Mahesh Ramesh - Research

Publications

Playing with Fire: What Transfers When RL Trains a Language Agent?

Mahesh Ramesh^*, Kaousheik Jayakumar^*, Hemanth Ram, Pavan Thodima, Ramani Duraiswami, Dinesh Manocha, Aniket Rege, Emmanouil-Vasileios Vlatakis-Gkaragkounis (* equal contribution)

ICML 2026 Workshop · RLxF: Reinforcement Learning from World Feedback

Studies what transfers when models are trained with RL and which factors control that transfer. The paper shows that RL generalization depends on pre-training knowledge, but RL without strong prior knowledge is still useful: hard-task RL-trained models perform better than base models when enough information is provided in context, improve on domains where the model is already competent, and provide a better initialization for further staged RL training.

[ICML]
Sparks of Cooperative Reasoning: LLMs as Strategic Hanabi Agents

Mahesh Ramesh, Kaousheik Jayakumar, Aswinkumar Ramkumar, Pavan Thodima, Aniket Rege, Emmanouil-Vasileios Vlatakis-Gkaragkounis

ICML 2026

Introduced a multi-turn benchmark to evaluate state-tracking and cooperation in frontier models. RL-trained a 4B model on curated data, outperforming all non-reasoning baselines.
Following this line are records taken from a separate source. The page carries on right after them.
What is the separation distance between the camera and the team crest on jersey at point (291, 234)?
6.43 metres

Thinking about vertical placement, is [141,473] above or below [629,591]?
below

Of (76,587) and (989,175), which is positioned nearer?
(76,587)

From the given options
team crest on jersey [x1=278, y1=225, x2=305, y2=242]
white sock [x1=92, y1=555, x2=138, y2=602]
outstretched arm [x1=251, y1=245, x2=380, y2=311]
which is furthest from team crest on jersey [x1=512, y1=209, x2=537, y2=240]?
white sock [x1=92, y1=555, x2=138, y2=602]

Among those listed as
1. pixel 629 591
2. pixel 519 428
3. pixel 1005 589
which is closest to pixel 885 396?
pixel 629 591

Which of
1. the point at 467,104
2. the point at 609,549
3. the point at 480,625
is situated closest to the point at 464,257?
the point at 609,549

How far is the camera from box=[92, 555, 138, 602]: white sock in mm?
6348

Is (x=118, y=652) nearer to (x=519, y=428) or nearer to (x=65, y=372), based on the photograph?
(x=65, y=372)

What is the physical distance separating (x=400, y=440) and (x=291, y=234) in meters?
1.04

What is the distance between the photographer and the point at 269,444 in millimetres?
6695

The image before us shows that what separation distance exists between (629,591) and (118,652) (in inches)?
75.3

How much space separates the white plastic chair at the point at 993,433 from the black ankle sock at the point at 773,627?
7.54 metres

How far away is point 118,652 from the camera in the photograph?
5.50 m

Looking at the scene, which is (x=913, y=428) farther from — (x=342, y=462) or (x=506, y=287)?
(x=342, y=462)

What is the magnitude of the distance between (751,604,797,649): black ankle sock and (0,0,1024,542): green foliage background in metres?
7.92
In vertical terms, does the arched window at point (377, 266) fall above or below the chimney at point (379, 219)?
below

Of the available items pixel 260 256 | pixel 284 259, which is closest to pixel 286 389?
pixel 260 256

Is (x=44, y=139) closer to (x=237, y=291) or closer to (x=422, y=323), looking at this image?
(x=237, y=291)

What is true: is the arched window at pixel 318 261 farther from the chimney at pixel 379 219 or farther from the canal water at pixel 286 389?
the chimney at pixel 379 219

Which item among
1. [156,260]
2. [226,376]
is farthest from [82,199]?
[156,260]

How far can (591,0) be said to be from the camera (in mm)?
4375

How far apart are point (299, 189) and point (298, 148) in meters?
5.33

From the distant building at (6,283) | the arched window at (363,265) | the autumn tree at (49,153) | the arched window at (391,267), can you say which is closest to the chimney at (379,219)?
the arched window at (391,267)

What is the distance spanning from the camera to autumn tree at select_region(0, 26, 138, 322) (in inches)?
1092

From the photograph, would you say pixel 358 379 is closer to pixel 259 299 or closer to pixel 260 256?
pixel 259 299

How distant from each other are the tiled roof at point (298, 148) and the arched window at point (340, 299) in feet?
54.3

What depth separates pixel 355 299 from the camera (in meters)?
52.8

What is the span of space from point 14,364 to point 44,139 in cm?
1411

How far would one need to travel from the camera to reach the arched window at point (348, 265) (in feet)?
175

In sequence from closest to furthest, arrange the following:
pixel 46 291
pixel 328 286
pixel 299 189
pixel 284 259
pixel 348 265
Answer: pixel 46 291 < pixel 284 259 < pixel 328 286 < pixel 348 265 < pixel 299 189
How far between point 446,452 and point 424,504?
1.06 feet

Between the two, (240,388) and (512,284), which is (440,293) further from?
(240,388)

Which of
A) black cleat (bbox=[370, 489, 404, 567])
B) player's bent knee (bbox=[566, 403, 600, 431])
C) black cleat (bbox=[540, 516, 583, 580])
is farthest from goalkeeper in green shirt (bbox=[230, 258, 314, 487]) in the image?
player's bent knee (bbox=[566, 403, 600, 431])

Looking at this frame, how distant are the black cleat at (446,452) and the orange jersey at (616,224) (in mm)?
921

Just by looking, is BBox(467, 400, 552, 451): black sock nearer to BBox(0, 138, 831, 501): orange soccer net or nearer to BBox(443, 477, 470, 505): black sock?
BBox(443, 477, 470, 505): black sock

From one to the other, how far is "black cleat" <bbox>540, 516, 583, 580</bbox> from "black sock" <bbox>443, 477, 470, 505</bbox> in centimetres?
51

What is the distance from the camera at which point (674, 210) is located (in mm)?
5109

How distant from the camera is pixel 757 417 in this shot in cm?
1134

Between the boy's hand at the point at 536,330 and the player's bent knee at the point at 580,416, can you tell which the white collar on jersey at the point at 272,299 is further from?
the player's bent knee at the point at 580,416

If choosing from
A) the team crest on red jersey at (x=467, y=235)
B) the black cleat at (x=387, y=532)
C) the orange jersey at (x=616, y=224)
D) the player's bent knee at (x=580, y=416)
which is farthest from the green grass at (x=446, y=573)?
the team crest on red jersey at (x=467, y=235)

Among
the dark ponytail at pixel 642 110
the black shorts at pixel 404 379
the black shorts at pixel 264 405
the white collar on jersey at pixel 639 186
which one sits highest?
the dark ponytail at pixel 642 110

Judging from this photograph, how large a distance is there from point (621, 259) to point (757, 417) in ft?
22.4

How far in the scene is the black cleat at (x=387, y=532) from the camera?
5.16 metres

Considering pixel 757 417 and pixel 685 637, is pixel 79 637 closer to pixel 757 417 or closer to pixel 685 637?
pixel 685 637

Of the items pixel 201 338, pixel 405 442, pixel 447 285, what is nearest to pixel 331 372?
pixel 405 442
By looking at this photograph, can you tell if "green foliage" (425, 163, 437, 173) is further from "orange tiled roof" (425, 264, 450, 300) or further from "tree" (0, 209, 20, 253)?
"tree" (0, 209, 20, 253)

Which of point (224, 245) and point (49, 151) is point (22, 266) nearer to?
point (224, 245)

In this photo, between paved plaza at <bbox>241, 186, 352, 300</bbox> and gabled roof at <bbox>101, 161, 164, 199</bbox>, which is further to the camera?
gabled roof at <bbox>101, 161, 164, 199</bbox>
Released 1500+ (~90K data points) game trajectories for SFT and move-level ratings for RLVR.

[arXiv] [code]
CuRe: Cultural Gaps in the Long Tail of Text-to-Image Models

Aniket Rege, Zinnia Nie, Mahesh Ramesh, Unmesh Raskar, Zhuoran Yu, Aditya Kusupati, Yong Jae Lee, Ramya Korlakai Vinayak

ICCV 2025 · CVPR DemoDiv Workshop (Oral)

Curated 300 artifacts across 6 cultural axes and 64 countries. Developed Marginal Information Attribution metrics achieving 2x Spearman correlation improvement over prior scorers. Conducted 2,700 artifact-level surveys with culturally-aligned annotators.

[arXiv] [project page]
MABViT: Modified Attention Block Enhances Vision Transformers

Mahesh Ramesh, Aswinkumar Ramkumar

Deployable AI Workshop, AAAI 2024 (Oral)

Integrated Gated Linear Units into the attention module for parallel MLP-attention computation. Achieved 0.6% accuracy gain over ViT-S/16, surpassed ViT-B/16 with half the parameters, and 17% faster training convergence.

[arXiv]

Thesis

Multivariate Time-Series Data Augmentation for Anomaly Detection

Mahesh Ramesh

B.Tech Thesis, IIT Madras · Dassault Aviation Collaboration · Presented at RBCDSAI 2023

Designed a deep neural network to augment scarce flight telemetry for improved anomaly-detection recall. Segmented mixed discrete/continuous sensor streams into state clusters. Implemented a VAE with attention mechanism and soft constraints, achieving a 15% reduction in discrimination score.